> Brief:
Reproduce every one of the following records verbatim, preserving each character, space, and line break.

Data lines
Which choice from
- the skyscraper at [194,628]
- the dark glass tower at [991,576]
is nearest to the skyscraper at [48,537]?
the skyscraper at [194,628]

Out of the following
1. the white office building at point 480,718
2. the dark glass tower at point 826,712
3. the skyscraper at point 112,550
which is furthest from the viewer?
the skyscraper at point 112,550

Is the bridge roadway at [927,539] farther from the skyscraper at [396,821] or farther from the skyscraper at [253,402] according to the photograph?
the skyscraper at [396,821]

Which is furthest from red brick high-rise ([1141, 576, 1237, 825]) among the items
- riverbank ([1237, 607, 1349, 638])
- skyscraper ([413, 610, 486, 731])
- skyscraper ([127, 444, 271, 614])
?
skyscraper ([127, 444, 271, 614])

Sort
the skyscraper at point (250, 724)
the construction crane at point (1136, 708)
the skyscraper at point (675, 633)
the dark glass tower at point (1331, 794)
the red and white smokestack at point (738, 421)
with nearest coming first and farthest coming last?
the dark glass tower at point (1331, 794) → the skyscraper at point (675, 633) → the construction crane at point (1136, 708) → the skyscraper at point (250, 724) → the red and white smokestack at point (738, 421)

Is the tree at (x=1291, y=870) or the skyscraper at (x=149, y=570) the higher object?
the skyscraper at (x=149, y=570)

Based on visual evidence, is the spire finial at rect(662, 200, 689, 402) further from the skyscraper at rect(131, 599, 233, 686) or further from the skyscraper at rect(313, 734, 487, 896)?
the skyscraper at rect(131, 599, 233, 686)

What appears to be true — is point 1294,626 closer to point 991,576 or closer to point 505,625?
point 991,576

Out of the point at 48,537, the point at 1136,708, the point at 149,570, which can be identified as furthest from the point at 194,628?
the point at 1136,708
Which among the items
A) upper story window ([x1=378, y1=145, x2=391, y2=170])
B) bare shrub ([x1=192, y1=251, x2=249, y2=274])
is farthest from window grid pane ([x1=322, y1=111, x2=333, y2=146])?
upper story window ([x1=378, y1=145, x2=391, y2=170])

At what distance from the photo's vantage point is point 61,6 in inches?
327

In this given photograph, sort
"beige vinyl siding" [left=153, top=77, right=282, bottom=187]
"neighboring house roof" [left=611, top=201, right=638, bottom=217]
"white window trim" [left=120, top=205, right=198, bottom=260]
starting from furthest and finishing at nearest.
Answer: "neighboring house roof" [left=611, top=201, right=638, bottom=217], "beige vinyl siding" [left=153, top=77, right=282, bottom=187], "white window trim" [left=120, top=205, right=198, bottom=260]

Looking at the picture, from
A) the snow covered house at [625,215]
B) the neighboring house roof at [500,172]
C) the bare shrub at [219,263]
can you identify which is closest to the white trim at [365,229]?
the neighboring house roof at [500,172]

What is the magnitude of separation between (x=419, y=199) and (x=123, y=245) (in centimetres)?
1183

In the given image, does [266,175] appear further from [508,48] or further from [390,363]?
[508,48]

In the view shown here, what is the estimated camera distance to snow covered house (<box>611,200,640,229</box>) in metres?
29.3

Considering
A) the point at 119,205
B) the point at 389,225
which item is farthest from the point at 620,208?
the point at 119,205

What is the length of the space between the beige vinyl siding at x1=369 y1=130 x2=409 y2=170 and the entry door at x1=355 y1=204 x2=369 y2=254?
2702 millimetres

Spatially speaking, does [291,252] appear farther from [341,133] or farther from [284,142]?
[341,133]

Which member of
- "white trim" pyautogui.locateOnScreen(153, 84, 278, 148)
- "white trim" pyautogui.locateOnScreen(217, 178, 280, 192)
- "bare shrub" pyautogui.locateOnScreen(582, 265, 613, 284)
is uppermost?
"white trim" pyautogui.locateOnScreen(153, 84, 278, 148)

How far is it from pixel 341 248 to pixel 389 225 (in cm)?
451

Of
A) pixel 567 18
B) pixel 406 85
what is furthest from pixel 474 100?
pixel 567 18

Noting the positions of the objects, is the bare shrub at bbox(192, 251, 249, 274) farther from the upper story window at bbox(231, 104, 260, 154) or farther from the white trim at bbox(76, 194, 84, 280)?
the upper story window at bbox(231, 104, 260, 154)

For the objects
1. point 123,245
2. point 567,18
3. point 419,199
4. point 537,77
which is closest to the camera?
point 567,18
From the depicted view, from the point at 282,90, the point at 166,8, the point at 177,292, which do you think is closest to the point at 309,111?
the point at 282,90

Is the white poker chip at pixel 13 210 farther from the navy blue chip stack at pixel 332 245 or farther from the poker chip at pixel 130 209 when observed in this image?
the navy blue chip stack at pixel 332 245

> Response to this task:
Which choice from
- the skyscraper at [194,628]
- the dark glass tower at [991,576]
is nearest to the skyscraper at [48,537]?
the skyscraper at [194,628]

Out of the following
1. the white office building at point 480,718
2. the dark glass tower at point 826,712
3. the skyscraper at point 112,550
which is furthest from the viewer?
the skyscraper at point 112,550

Is the bridge roadway at [927,539] farther from the skyscraper at [396,821] or farther from the skyscraper at [253,402] according to the photograph?
the skyscraper at [396,821]

Which is furthest from red brick high-rise ([1141, 576, 1237, 825]) among the items
- riverbank ([1237, 607, 1349, 638])
- skyscraper ([413, 610, 486, 731])
- skyscraper ([127, 444, 271, 614])
?
skyscraper ([127, 444, 271, 614])

Sort
the skyscraper at point (250, 724)
the construction crane at point (1136, 708)
the skyscraper at point (675, 633)
the dark glass tower at point (1331, 794)
the red and white smokestack at point (738, 421)
with nearest coming first and farthest coming last?
the dark glass tower at point (1331, 794) → the skyscraper at point (675, 633) → the construction crane at point (1136, 708) → the skyscraper at point (250, 724) → the red and white smokestack at point (738, 421)

Is the tree at (x=1291, y=870) or the skyscraper at (x=149, y=570) the higher object?
the skyscraper at (x=149, y=570)

Based on visual evidence, is the spire finial at rect(662, 200, 689, 402) further from the skyscraper at rect(131, 599, 233, 686) or further from the skyscraper at rect(313, 734, 487, 896)?
the skyscraper at rect(131, 599, 233, 686)

What appears to be true — is point 1294,626 closer to point 991,576 or closer to point 505,625?
point 991,576

Out of the point at 48,537, the point at 1136,708, the point at 149,570, which can be identified as furthest from the point at 194,628?
the point at 1136,708
Which among the items
A) upper story window ([x1=378, y1=145, x2=391, y2=170])
B) bare shrub ([x1=192, y1=251, x2=249, y2=274])
is farthest from window grid pane ([x1=322, y1=111, x2=333, y2=146])?
upper story window ([x1=378, y1=145, x2=391, y2=170])

At what distance from the photo's vantage point is point 61,6 in inches?
327

In this given photograph, sort
"beige vinyl siding" [left=153, top=77, right=282, bottom=187]
"neighboring house roof" [left=611, top=201, right=638, bottom=217]
"white window trim" [left=120, top=205, right=198, bottom=260]
starting from furthest and finishing at nearest.
Answer: "neighboring house roof" [left=611, top=201, right=638, bottom=217], "beige vinyl siding" [left=153, top=77, right=282, bottom=187], "white window trim" [left=120, top=205, right=198, bottom=260]

Looking at the picture, from
A) the snow covered house at [625,215]
B) the neighboring house roof at [500,172]
C) the bare shrub at [219,263]
can you identify which is closest to the white trim at [365,229]?
the neighboring house roof at [500,172]

What is the magnitude of separation between (x=419, y=199) and (x=123, y=245) (in centimetres)?
1183

In the given image, does [266,175] appear further from [508,48] or further from [390,363]?
[508,48]

In the view shown here, what is the estimated camera distance to snow covered house (<box>611,200,640,229</box>) in metres?
29.3

Considering
A) the point at 119,205
B) the point at 389,225
which item is farthest from the point at 620,208?
the point at 119,205

What is the length of the space between the beige vinyl siding at x1=369 y1=130 x2=409 y2=170 and the entry door at x1=355 y1=204 x2=369 y2=254?
2702 millimetres

Spatially speaking, does [291,252] appear farther from [341,133] or farther from [284,142]?
[341,133]

Which member of
- "white trim" pyautogui.locateOnScreen(153, 84, 278, 148)
- "white trim" pyautogui.locateOnScreen(217, 178, 280, 192)
- "bare shrub" pyautogui.locateOnScreen(582, 265, 613, 284)
is uppermost?
"white trim" pyautogui.locateOnScreen(153, 84, 278, 148)

How far is it from pixel 341 248 to pixel 389 225 (in cm)?
451

Of
A) pixel 567 18
B) pixel 406 85
what is furthest from pixel 474 100?
pixel 567 18

Noting the positions of the objects, is the bare shrub at bbox(192, 251, 249, 274) farther from the upper story window at bbox(231, 104, 260, 154) or farther from the white trim at bbox(76, 194, 84, 280)?
the upper story window at bbox(231, 104, 260, 154)

For the objects
1. point 123,245
2. point 567,18
3. point 419,199
4. point 537,77
which is closest to the camera?
point 567,18
From the depicted view, from the point at 282,90, the point at 166,8, the point at 177,292, which do you think is closest to the point at 309,111?
the point at 282,90

Is the white poker chip at pixel 13 210 farther from the navy blue chip stack at pixel 332 245 or farther from the poker chip at pixel 130 209 when observed in this image?
the navy blue chip stack at pixel 332 245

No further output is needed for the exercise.